El Gobierno de Nepal estimó en 586 millones de dólares las pérdidas provocadas por las protestas de la Generación Z ocurridas en septiembre, que dejaron 77 fallecidos y forzaron la salida del entonces primer ministro, el comunista KP Sharma Oli.
El dato proviene de un informe presentado este viernes por el comité de investigación gubernamental, creado para documentar los daños y diseñar un plan de reconstrucción. El documento fue entregado a la primera ministra interina, Sushila Karki, quien asumió el cargo con el respaldo de la propia Generación Z y dirige el país rumbo a las elecciones previstas para marzo de 2026.
Muertes y heridos
El reporte detalla que las manifestaciones dejaron 20 muertos el 8 de septiembre, 37 el día 9 y otros 20 en los días posteriores. Más de 2.400 personas resultaron heridas, entre ellas 17 menores de 13 años y más de 1.400 jóvenes menores de 28.
Daños materiales masivos
Las pérdidas incluyen afectaciones a 2.168 unidades de infraestructura pública, con 2.671 edificios dañados por un valor de 272,72 millones de dólares. Además, 12.659 vehículos resultaron afectados, causando pérdidas estimadas en 89,70 millones de dólares, mientras que el sector privado registró daños por 232,69 millones.

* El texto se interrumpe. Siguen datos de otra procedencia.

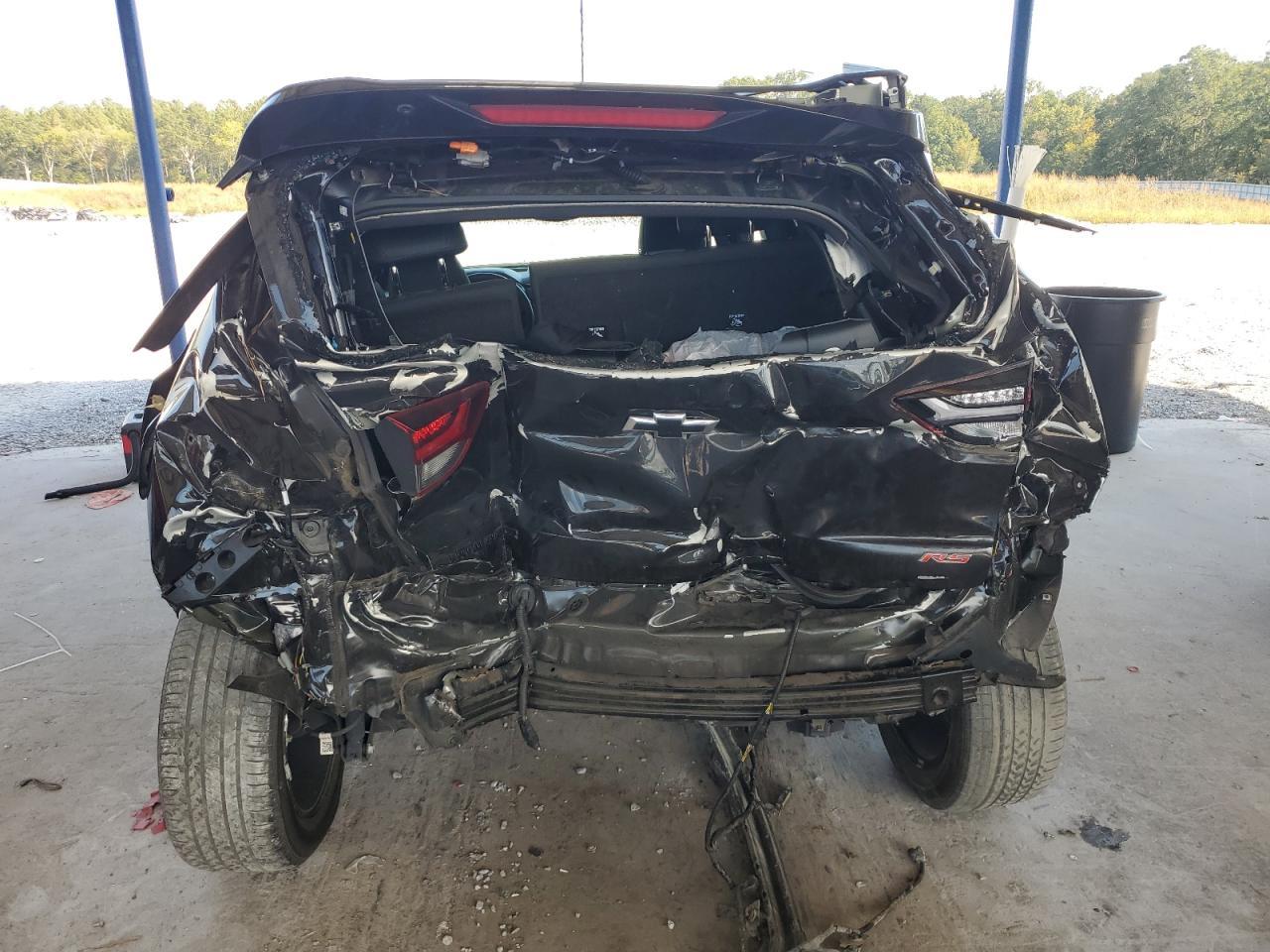 2022 Chevrolet Trailblazer Rs - Image 6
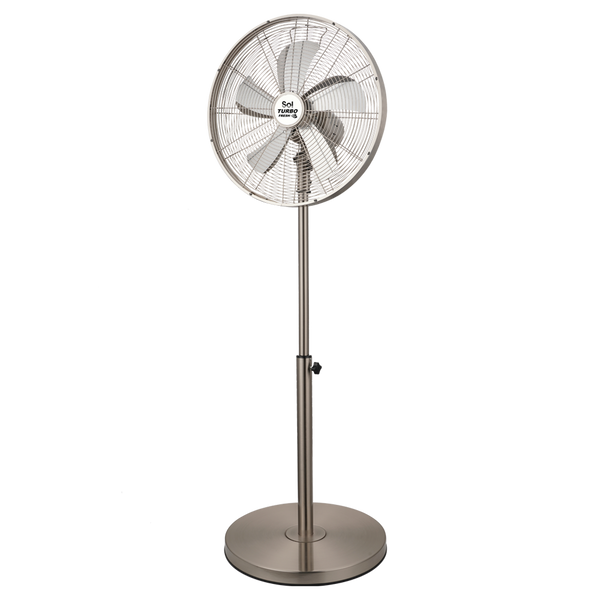 מאוורר עמוד יוקרתי 16 אינץ׳ SOL SL-5301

Del total de daños gubernamentales, el 68 % corresponde al ámbito federal, mientras que el 10 % afecta a gobiernos provinciales y el 22 % a administraciones locales.
Reconstrucción
El comité calculó que se necesitarán 251,83 millones de dólares para reparar las estructuras dañadas y propuso un plan de acción que deberá ejecutarse en los próximos meses.